Within this cohort, the 90-day mortality across all participants was 22.4% with an ICU mortality of 5.8% and a hospital mortality of 14.9%. The median time from CAR-T cell infusion to death was 25 days. Admission to intensive care was needed within a median of 4.5 days from the CAR-T cell infusion. Within 24 hours after admission to the ICU, 41.5% of patients had isolated CRS, 41.5% had CRS and ICANS and 2.9% had isolated ICANS. Grade 3–4 CRS within one day of admission to intensive care was found in 50 (25%) of 200 patients while grade 3–4 ICANS was observed in 38 (35%) of 108 patients. A bacterial infection developed in 30 (12%) patients, including ten patients with CRS. Life-saving treatments within 24 hours after admission to intensive care were necessary in 31% of patients, primarily consisting of vasoactive drugs (27%), invasive mechanical ventilation (7%) and high-flow nasal oxygen (5%). The number of patients requiring immediate lifesaving therapies did not differ significantly between centres. Three factors were independently associated with 90-day mortality: a Clinical Frailty Score greater than 3 (HR[95%CI]:  2.51[1.37–4.57], p< 0.010), microbiologically documented infection (HR[95%CI]: 2.12[1.11-4.08], p= 0.020) and need for lifesaving therapy within 24 hours after admission to intensive care (HR[95%CI]: 1.80[1.05–3.10], p= 0.030).7


Intensive care management is an integral part of CAR T-cell therapy. CRS, ICANS and infections occur in a substantial number of patients and are associated with mortality. Studies aimed at standardising the management of CAR T-cell recipients admitted to ICU are therefore warranted.7


  1. Maude SL, et al. N Engl J Med. 2018;378:439-48.
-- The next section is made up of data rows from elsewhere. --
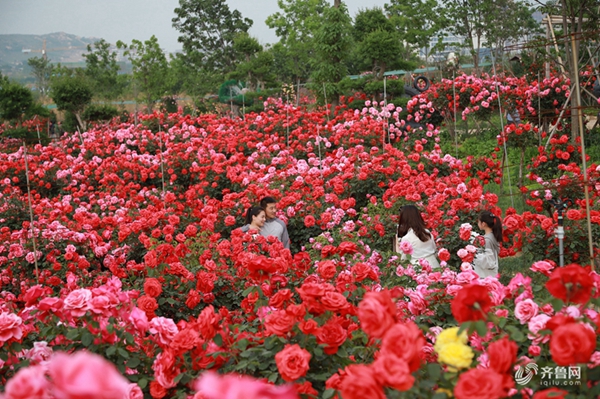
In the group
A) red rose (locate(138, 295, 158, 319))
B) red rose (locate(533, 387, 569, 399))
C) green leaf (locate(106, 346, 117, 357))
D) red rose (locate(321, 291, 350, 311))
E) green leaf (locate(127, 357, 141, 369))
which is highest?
red rose (locate(321, 291, 350, 311))

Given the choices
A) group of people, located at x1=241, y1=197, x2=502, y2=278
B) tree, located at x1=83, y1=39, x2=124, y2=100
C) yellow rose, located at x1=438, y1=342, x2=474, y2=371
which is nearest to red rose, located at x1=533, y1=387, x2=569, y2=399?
yellow rose, located at x1=438, y1=342, x2=474, y2=371

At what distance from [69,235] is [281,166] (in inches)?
126

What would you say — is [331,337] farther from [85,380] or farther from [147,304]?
[85,380]

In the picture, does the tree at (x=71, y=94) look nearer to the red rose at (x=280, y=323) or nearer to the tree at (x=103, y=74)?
the tree at (x=103, y=74)

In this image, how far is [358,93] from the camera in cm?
1369

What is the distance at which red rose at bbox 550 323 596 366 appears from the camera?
4.32 feet

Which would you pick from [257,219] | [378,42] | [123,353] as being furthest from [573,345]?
[378,42]

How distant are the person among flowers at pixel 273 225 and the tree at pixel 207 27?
26.5 metres

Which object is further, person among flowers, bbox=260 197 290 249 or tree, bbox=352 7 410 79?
tree, bbox=352 7 410 79

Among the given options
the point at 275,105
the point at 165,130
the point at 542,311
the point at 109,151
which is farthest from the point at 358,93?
the point at 542,311

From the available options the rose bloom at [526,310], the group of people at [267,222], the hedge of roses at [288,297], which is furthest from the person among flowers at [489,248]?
the rose bloom at [526,310]

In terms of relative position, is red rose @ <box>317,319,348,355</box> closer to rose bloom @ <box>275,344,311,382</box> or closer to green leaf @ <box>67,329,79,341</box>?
rose bloom @ <box>275,344,311,382</box>

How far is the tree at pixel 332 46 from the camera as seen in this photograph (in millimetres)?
13453

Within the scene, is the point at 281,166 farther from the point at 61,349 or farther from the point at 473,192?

  2. Schuster SJ, et al. N Eng J Med. 2017;377:2545-54.
  3. Neelapu SS, et al. N Eng J Med. 2017;377:2531-44.
  4. Chou CK, et al. Bone Marrow Transplant. 2019;54(Suppl 2):780-84.
  5. Azoulay E, et al. Intensive Care Med. 2017;43:1366-82.
  6. Azoulay E, et al. Intensive Care Med. 2017;43:1808-19.
  7. Azoulay E, et al. Lancet Haematol. 2021;8:e355-64.